Het Prinsenhof
Ernst A.J. Burke
Het gouvernementshuis, de ambtswoning van de Stadhouder van het Overkwartier van Gelre is bij de stadsbrand van 31 mei 1665 in vlammen opgegaan. Het Prinsenhof werd tussen 1681 (zie fronton) en 1701 herbouwd, vermoedelijk door de Luikse architect Bertholet, in Maaslandse classicistische stijl. Op het laatste moment wordt besloten een bordes te bouwen aan de Pollartstraatzijde die de allure heeft van de trap aan het stadhuis, dit terwijl de hoofdentree aan de binnenplaats ligt.
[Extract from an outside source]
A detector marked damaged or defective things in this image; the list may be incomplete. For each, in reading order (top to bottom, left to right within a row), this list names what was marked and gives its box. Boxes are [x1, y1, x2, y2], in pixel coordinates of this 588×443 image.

De bogen en zuilen tegenover het Prinsenhof op de binnenplaats herinneren aan de voormalige paardenstalling. Het torentje op de binnenplaats is een toevoeging, uit het einde van de 19e eeuw, van Pierre Cuypers, het bevat toiletten en een wenteltrap. Het Louisapension, gebouwd in 1911-1913 door Jos Cuypers, zoon van Pierre Cuypers, is een aanvulling op het Prinsenhof.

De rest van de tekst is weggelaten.